George Elliott

Personal information
- Full name: George Washington Elliott
- Date of birth: 7 January 1889
- Place of birth: Sunderland, England
- Date of death: 27 November 1948 (aged 59)
- Height: 5 ft 9 in (1.75 m)
- Position(s): Centre forward / Inside right

Senior career*
- Years: Team / Apps / (Gls)
- Redcar Crusaders
- South Bank
- 1909–1925: Middlesbrough / 344 / (203)

International career
- 1913–1920: England / 3 / (0)

= George Elliott (footballer, born 1889) =

English footballer

George Washington Elliott (7 January 1889 – 27 November 1948) was a football player for Middlesbrough and England during the early 20th century.

On 3 May 1909, he signed for Middlesbrough. He played his first few games at inside right, but later converted to a centre-forward. He also won three England caps.

He was top scorer in the Division One during the 1913–14 season with 31 goals, and (as of 1989) held the club record for most goals in a single match, with 11 for the Reserves in a 14–1 win over Houghton Rovers. He was top scorer during seven out of nine of Boro's peacetime seasons from 1910–11.
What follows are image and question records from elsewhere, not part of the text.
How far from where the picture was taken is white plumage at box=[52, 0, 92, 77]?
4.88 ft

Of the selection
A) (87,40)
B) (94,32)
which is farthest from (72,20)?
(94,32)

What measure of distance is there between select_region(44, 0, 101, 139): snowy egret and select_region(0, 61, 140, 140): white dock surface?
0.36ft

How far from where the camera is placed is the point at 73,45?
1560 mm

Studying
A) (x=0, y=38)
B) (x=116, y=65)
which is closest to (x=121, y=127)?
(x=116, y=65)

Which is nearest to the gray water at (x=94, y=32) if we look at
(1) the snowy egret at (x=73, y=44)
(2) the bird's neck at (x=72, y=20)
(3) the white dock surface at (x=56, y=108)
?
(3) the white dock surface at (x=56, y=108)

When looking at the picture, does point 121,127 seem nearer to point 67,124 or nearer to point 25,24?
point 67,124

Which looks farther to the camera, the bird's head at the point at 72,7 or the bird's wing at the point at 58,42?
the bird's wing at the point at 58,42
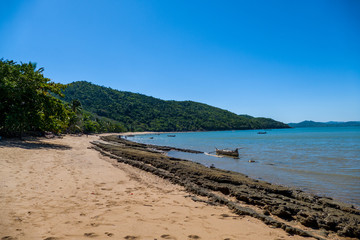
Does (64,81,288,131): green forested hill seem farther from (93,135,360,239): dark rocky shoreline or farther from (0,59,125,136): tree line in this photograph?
(93,135,360,239): dark rocky shoreline

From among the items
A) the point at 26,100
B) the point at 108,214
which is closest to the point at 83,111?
the point at 26,100

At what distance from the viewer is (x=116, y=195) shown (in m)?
7.02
He spent all of his 'Boro career in the top flight until relegation in his penultimate season made his final season was spent in the second tier. His last appearance was against Southampton in 1924–25 after which he retired, and resumed his job as a cargo superintendent at Middlesbrough docks. In total he made 344 League appearances for Middlesbrough, scoring on 203 occasions.

In 1925 he was committed for trial charged with manslaughter following the death of an 11 year old Italian boy whose body was found under his car. He was acquitted in November 1925.